"Ya, sekian untuk malam ini. Terima kasih untuk teman-teman yang sudah menyempatkan waktunya untuk hadir pada kumpul perdana acara kita ini. Selamat beristirahat."
Pemuda berkemeja biru itu kemudian duduk dan merapikan buku catatan kecil dan barang lain disekitarnya. Ya, dia lah yang mengetuai acara ini, sang empunya acara Panggung Amal dari Mahasiswa untuk Mahasiswa. Acara paling bergengsi di kampus pinggiran kota ini yang bertujuan untuk menggalang bantuan dana bagi mahasiswa yang mempunyai masalah dengan dana. Tahun ini, aku menjadi bagian di dalamnya, menjadi perpanjangan uluran tangan mahasiswa-mahasiswa dermawan kampus ini secara sukarela.
Lingkaran besar yang tadi berlapis-lapis pun mulai menipis dan tidak beraturan. Orang-orang mulai berdiri dan meninggalkan tempat "rapat perdana" itu. Aku mengambil tas ranselku lalu beranjak berdiri sampai terdengar suara memanggilku.
"Ratna!" Suara yang sudah sangat akrab ditelingaku beberapa bulan terakhir.
Pemuda berkemeja biru itu, Ardi, menarik lengan kananku. Aku berbalik, disambut senyumnya yang manis. Aku balas senyum sempurna.
"Ayo, aku antar pulang.."
Ardi menarikku cepat, berjalan melewati kerumunan orang-orang yang masih bercengkrama ria. Entah berbicara apa, padahal rapat sudah selesai. Aku tidak melawan dan tetap mengikuti langkahnya.
"Kamu gak ada rapat lagi, emang?"
"Enggak kok. Lagian aku udah janji sama kamu kan."
"Janji apa?"
"Katanya mau nyobain nasi goreng di warung depan yang baru itu, kan? Ayoo buruaan, laper nih!"

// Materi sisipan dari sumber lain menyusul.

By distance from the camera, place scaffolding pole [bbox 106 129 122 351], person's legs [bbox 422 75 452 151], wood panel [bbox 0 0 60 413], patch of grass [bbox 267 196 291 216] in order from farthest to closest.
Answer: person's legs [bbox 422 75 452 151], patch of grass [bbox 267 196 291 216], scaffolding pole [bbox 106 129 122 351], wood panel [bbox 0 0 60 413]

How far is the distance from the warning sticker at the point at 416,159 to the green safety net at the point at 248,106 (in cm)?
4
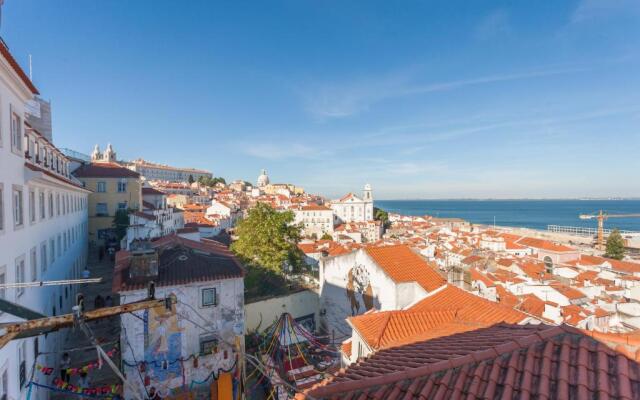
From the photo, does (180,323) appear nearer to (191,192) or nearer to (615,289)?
(615,289)

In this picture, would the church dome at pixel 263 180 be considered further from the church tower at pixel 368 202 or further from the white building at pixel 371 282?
the white building at pixel 371 282

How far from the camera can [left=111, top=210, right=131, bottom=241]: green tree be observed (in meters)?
29.0

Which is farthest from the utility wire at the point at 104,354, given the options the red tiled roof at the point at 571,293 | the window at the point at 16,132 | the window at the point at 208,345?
the red tiled roof at the point at 571,293

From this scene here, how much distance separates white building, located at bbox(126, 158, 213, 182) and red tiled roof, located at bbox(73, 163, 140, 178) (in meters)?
87.8

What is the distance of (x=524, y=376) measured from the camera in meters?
3.50

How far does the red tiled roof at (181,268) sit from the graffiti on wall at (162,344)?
114 centimetres

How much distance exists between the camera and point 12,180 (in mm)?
8312

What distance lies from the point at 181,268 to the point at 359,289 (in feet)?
28.3

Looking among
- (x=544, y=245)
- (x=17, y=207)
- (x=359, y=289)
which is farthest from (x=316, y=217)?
(x=17, y=207)

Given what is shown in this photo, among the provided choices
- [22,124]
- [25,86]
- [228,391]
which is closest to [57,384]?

Ia melingkarkan tangannya di pundakku. Gerimis mulai turun, kami berlari kecil sambil tertawa. Entah bagaimana bisa aku bersama lelaki yang sibuknya bukan main ini. Si aktivis kampus di tempat itu, dimana semuanya dimulai.
***
Seorang lelaki berdiri sendiri di halte bis dalam kampus. Langit sudah gelap, menunjukkan waktu mendekati pukul 9 malam. Jalanan kampus yang biasanya masih ramai, kini terlihat sepi. Hujan deras lah pelakunya, tak henti turun sejak sore tadi. Langit yang gelap semakin terlihat muram, lelaki itu berdiri seperti merutuki sesuatu.
Seorang wanita berlari menuju halte sambil berusaha menutupi kepala dengan tangannya. Ia merapikan rambut dan pakaiannya yang sudah setengah basah. Ia duduk tidak jauh dari tempat berdiri lelaki tadi. Kepalanya memandang ke atas, entah memandang langit atau hujan, yang jelas wajahnya tidak berkesan sedang memikirkan sesuatu.
Lelaki itu melirik sebentar, lalu duduk di samping wanita itu. Wajahnya putih bersih, seperti cahaya di tengah kegelapan malam.
"Baru pulang?"
"Iyah.."
"Gak bawa payung?"
"Iyah.."
"Sama..."
"Sial banget deh.." mereka berucap bersamaan.
Wanita itu menoleh, kemudian mereka berdua tertawa.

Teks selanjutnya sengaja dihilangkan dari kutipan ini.